Rizzo M.L., Szekely G.L. (2010). Disco analysis: A nonparametric extension of analysis of variance. The Annals of Applied Statistics.
Examples
set.seed(400)
x1 = matrix(c(rnorm(50),rnorm(50,3)))
y1 = e.cp3o(Z=x1, K=2, minsize=30, alpha=1, verbose=FALSE)
#View estimated change point locations
y1$estimates
CHANGE POINTS ESTIMATION BY PRUNED OBJECTIVE (VIA E-STATISTIC)
Description
An algorithm for multiple change point analysis that uses dynamic programming and pruning. The E-statistic is used as the goodness-of-fit measure.
Usage
e.cp3o_delta(Z, K=1, delta=29, alpha=1, verbose=FALSE)
Arguments
Z |
A T x d matrix containing the length T time series with d-dimensional observations. |
K |
The maximum number of change points. |
delta |
The window size used to calculate the calculate the complete portion of our approximate test statistic. This also corresponds to one less than the minimum segment size. |
alpha |
The moment index used for determining the distance between and within segments. |
verbose |
A flag indicating if status updates should be printed. |
Details
Segmentations are found through the use of dynamic programming and pruning.
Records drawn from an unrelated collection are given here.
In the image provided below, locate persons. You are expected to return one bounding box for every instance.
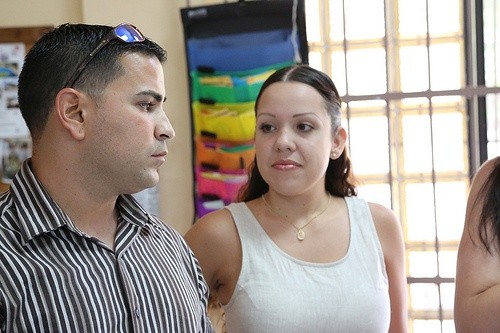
[454,156,500,333]
[183,65,408,333]
[0,24,214,333]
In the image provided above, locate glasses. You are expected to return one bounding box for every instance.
[64,23,145,88]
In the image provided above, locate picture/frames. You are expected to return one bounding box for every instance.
[0,26,54,196]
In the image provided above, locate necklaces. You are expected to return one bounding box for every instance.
[261,191,331,240]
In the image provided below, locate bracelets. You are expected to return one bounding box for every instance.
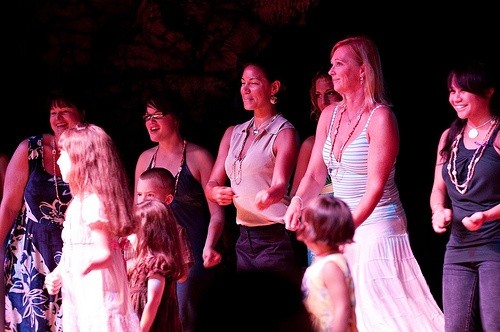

Between-segment distances are calculated only using points within a window of the segmentation point. The computational complexity of this method is O(KT^2), where K is the maximum number of change points, and T is the number of observations.
Value
The returned value is a list with the following components.
number |
The estimated number of change points. |
estimates |
The location of the change points estimated by the procedure. |
gofM |
A vector of goodness of fit values for differing number of change points. The first entry corresponds to when there is only a single change point, the second for when there are two, and so on. |
cpLoc |
The list of locations of change points estimated by the procedure for different numbers of change points up to K. |
time |
The total amount to time take to estimate the change point locations. |
Author(s)
Nicholas A. James, Wenyu Zhang
References
W. Zhang, N. A. James and D. S. Matteson, "Pruning and Nonparametric Multiple Change Point Detection," 2017 IEEE International Conference on Data Mining Workshops (ICDMW), New Orleans, LA, 2017, pp. 288-295.
See Also
Rizzo M.L., Szekely G.L (2005). Hierarchical clustering via joint between-within distances: Extending ward's minimum variance method. Journal of Classification.
Rizzo M.L., Szekely G.L. (2010). Disco analysis: A nonparametric extension of analysis of variance. The Annals of Applied Statistics.
Examples
set.seed(400)
x1 = matrix(c(rnorm(100),rnorm(100,3),rnorm(100,0,2)))
y1 = e.cp3o_delta(Z=x1, K=7, delta=29, alpha=1, verbose=FALSE)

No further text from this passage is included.